Sidney Thomas Mayow Newman CBE MA, (Oxon) Hon. DMus, (Dunelm) Hon. RAM FRCO FCTL FRSE (4 March 1906 – 22 September 1971) was a music scholar, academic, pianist and conductor. He was Reid Professor of Music and Dean of the Faculty of Music at Edinburgh University from 1941 to 1970. Born in London, though with roots in Nailsworth Gloucestershire, he was educated first at Clifton College, Bristol, where in his teens he was awarded a fellowship of the Royal College of Organists, then at Christ Church, Oxford, where he was organ scholar from 1924 to 1928, took a first-class Bachelor of Arts degree in classics and then read for the Bachelor of Music degree; he then studied the violin, piano, conducting and composition at the Royal College of Music between 1929 and 1930. In 1930, he was appointed lecturer at Armstrong College, Durham, and as conductor of Newcastle upon Tyne's Bach choir.
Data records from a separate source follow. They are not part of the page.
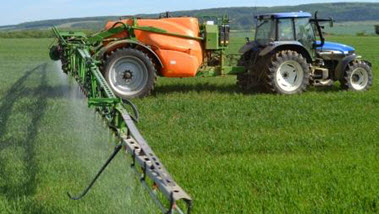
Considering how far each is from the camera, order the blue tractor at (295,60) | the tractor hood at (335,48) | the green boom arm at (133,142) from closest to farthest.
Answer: the green boom arm at (133,142), the blue tractor at (295,60), the tractor hood at (335,48)

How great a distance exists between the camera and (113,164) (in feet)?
13.3

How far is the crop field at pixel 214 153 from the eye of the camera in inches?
176

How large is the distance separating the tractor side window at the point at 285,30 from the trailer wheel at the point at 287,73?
0.40m

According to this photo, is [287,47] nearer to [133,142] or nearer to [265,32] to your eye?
[265,32]

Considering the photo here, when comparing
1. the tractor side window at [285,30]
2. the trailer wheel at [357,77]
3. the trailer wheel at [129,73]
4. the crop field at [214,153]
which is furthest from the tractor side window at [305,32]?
the trailer wheel at [129,73]

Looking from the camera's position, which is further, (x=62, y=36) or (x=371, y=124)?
(x=62, y=36)

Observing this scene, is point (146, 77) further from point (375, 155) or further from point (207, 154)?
point (375, 155)

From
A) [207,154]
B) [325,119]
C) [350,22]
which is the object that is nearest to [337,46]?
[325,119]

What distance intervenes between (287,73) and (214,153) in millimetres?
4793

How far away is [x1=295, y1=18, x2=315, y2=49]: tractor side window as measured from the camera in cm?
1085

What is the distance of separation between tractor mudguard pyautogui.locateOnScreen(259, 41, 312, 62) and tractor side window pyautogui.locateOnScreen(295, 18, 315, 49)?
206 millimetres

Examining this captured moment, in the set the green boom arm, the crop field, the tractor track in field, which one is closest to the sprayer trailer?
the crop field

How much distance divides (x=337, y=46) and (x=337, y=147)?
18.2ft

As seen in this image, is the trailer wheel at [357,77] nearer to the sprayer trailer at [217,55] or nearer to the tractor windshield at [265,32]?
the sprayer trailer at [217,55]
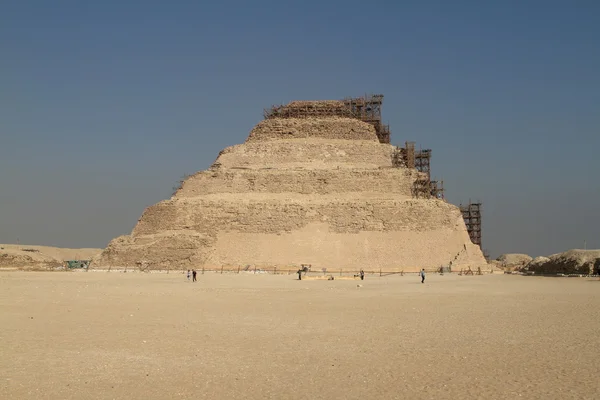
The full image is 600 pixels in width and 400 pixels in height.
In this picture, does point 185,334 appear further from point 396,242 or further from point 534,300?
A: point 396,242

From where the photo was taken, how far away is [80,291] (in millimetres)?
22938

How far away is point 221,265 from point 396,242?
11338mm

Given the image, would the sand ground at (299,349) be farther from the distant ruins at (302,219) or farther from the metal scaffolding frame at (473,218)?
the metal scaffolding frame at (473,218)

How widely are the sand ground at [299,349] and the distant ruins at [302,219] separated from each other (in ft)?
71.0

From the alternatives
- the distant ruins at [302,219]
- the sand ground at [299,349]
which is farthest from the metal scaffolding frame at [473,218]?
the sand ground at [299,349]

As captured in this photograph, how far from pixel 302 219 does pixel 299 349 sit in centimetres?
3255

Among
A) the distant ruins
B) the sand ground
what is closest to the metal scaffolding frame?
the distant ruins

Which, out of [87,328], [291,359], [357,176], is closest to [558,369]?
[291,359]

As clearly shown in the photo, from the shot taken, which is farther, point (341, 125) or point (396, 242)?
point (341, 125)

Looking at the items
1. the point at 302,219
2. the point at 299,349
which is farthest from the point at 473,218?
the point at 299,349

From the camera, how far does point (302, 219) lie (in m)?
43.2

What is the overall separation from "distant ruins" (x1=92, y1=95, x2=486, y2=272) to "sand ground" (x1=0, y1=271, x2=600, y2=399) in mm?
21634

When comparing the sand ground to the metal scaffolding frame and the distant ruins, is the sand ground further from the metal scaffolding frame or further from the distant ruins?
the metal scaffolding frame

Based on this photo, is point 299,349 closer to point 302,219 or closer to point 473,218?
point 302,219
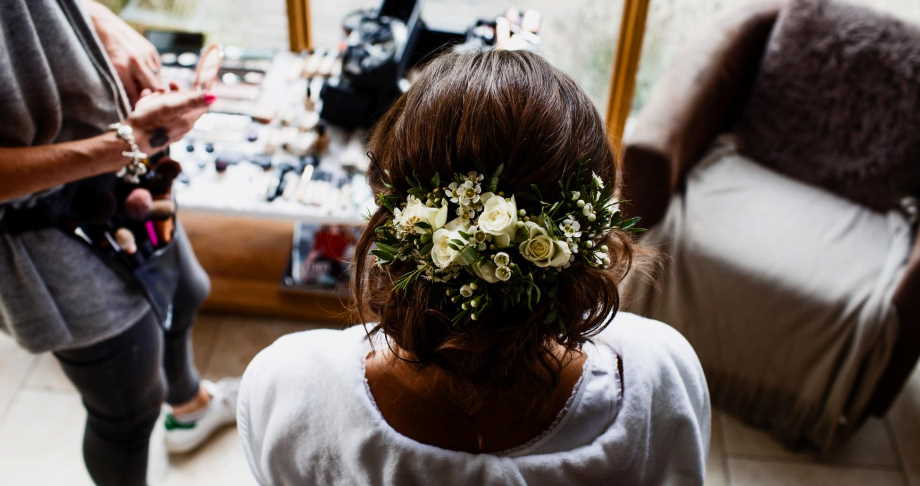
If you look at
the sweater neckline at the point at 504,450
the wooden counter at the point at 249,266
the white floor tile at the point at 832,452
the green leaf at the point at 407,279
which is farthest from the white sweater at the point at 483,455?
the wooden counter at the point at 249,266

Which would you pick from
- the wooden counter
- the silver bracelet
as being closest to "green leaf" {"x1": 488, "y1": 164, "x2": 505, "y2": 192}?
the silver bracelet

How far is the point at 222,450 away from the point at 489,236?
4.68 feet

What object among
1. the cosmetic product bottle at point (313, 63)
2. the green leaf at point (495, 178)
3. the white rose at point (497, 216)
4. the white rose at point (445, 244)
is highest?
the green leaf at point (495, 178)

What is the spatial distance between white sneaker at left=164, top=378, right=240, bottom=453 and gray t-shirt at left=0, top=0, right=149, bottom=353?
2.15ft

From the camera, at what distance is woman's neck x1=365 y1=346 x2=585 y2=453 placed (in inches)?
34.6

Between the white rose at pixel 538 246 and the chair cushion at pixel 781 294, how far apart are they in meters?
1.05

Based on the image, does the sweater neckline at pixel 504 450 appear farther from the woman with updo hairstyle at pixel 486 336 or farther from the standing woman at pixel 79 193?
the standing woman at pixel 79 193

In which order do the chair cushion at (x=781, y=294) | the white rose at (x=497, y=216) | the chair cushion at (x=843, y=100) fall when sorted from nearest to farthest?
the white rose at (x=497, y=216)
the chair cushion at (x=781, y=294)
the chair cushion at (x=843, y=100)

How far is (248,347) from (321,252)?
34 cm

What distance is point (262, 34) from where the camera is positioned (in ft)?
8.27

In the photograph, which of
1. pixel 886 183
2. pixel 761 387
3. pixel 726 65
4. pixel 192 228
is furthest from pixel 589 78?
pixel 192 228

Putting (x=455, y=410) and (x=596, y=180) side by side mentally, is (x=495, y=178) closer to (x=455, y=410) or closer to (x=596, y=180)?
(x=596, y=180)

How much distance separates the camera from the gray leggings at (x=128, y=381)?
136cm

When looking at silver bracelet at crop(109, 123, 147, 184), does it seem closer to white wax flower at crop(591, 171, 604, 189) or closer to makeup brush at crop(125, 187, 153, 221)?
makeup brush at crop(125, 187, 153, 221)
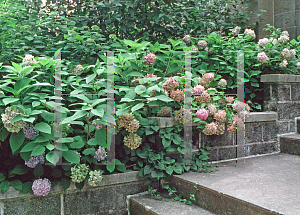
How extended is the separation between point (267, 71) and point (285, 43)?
0.40 metres

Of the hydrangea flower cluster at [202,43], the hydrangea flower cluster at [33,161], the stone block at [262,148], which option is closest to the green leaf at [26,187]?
the hydrangea flower cluster at [33,161]

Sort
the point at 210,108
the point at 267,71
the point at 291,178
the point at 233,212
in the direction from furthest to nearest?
the point at 267,71 < the point at 210,108 < the point at 291,178 < the point at 233,212

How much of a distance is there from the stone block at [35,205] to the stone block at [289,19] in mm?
4229

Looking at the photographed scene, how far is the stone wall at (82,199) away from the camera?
162 centimetres

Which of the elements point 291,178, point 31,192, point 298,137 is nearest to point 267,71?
point 298,137

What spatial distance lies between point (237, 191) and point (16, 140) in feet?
4.41

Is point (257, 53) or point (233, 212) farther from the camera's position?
point (257, 53)

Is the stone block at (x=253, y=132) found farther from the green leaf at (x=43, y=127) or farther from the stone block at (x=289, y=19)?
the stone block at (x=289, y=19)

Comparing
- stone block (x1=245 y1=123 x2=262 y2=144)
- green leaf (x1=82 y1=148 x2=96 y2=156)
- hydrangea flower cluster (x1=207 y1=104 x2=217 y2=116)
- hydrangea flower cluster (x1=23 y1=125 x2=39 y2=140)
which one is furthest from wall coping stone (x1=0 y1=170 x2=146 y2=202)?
stone block (x1=245 y1=123 x2=262 y2=144)

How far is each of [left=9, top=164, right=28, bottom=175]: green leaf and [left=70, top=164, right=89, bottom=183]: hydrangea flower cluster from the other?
0.29 meters

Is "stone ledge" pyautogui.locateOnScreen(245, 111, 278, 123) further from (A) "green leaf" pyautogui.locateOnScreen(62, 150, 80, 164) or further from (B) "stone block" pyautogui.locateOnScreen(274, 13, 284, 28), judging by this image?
(B) "stone block" pyautogui.locateOnScreen(274, 13, 284, 28)

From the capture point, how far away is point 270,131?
8.54ft

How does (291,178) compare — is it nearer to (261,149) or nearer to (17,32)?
(261,149)

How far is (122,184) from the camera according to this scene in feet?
6.21
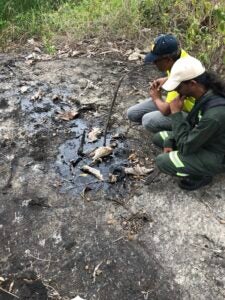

In 1941, he was appointed to the Reid Professorship of Music at the University of Edinburgh, and remained in the chair until 1970. In 1947 he was one of the founders of the Edinburgh International Festival. He was elected to the Royal Society of Edinburgh in 1941, and was awarded an honorary Doctor of Music degree from Durham University in 1946. He was the Cramb Lecturer at the University of Glasgow in 1956 and was appointed a Commander of the Order of the British Empire in 1962.

In the late 1960s he was the guiding light in procuring the Raymond Russell collection of early keyboard instruments and finding a home for them in the University of Edinburgh's St Cecilia's Hall, where once again he played a major part in the original refurbishment of this historic concert hall which now houses the University of Edinburgh's internationally important collection of musical instruments.

According to The Times, "though a skilled contrapuntist and scholar, notably of Bach, he published little ... but [at the Reid School] was able to sustain the high standards of musicianship, scholarship and performance established during Tovey's reign—indeed he was a less erratic conductor". He died, aged 65, only a year after retiring from the Reid chair.